Data Migration Tool User Guide - Data Transfer

For Data Migration Tool introduction, please refer to /README.md
For Installation user guide, please refer to /docs/installation/README.md

Tool Features

Initial release will support bulk load data transfer only.
Initial release will support Redshift to BigQuery translation using BQ DTS, row and column validation of the data in source and target.

Things to Take Note of

If tables from multiple schemas are to be migrated, create separate config files for each source schema.
Current tool version supports only bulk load which is ideally done only once, note that the transfer shall take place by the process following upload of the config files.
If there are new table additions to a batch/config file, ideally create a new config file with a new table list even if rest details remain the same. If not followed, there might be multiple data transfer configs responsible for migrating the same tables.
Note that reuploading the same configuration file or using a different config file for the same dataset and tables, will create data duplication in the tables for the target dataset.
Please be cautious of the number of parallel processes being triggered for Data Migration. BigQuery has a load quota of 15 TB per load job.

Prepare configuration file for bigquery DTS

The user uploads a configuration json file to dmt-config-<customer_name provided in TF> bucket data folder which initiates data migration.

As the configuration is uploaded, a new file create/update trigger is sent to pub/sub which triggers the DAG controller_dag via cloudrun. This DAG is responsible for triggering relevant schema/data migration dag based on operation type and data source given in user config, For redshit data migrationm it'll trigger redshift_data_load_dag which is responsible for parallelizing the data transfer config creation, based on the user defined key - batchDistribution.

Prerequisites

Target dataset creation to be done by the user/concerned team before uploading the configuration file.
If your redshift cluster is private
- Setup VPN connection between cluster's VPC to a GCP VPC (VPN Setup Guide)
- Follow the instructions in Configure inbound rules for SQL clients to allowlist the IP ranges you'll reserve for private cluster. In a later step, you define the private IP range to reserve in this VPC network when you upload the config file (under key: migration_infra_cidr).
- Add custom route advertisemnt under cloud router for the subnet / IP Range you wish to reserve.
If your redshift cluster is public
- Follow the instructions in Configure inbound rules for SQL clients to allowlist the following IP addresses. You can allowlist the IP addresses that correspond to your dataset's location, or you can allowlist all of the IP addresses in the table here. These Google-owned IP addresses are reserved for Amazon Redshift data migrations.

Data Migration Flow

Data Migration Tool Deployment - Redshift Data Migration

Data Migration deployment will take care of the workflow needed to perform

Initial data load
Data Validation using DVT tool
Options to run DVT on cloud run and GKE airflow pod operator depending on scaling requirements.

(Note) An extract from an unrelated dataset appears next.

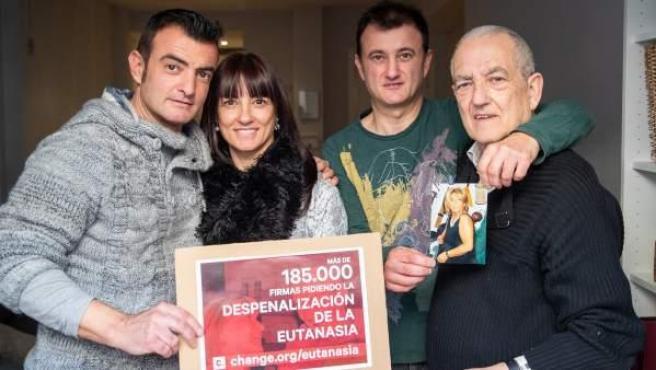 Los hijos y el marido de Maribel Tellaetxe, enferma de alzhéimer, recogen firmas para la despenalización de la eutanasia.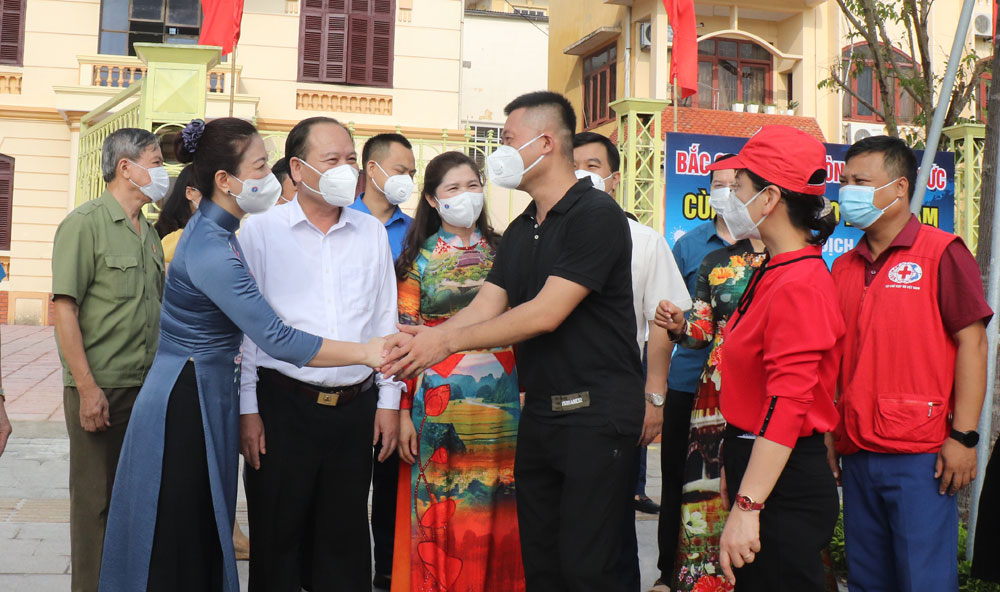 Bac Giang Bac Giang, fleet of trucks, 200 tonnes of necessities, support Covid-19 fight, Southern localities, Covid-19 hotspot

Ensure that you have followed the steps to deploy Data Migration Tool architecture as mentioned in the readme with the option of _DATA_SOURCE=redshift

If you had previously only deployed translation architecture - you could run a delta architecture deployment for redshift migration with the below command provided the Terraform State files in remote GCS bucket from translation deployment are intact.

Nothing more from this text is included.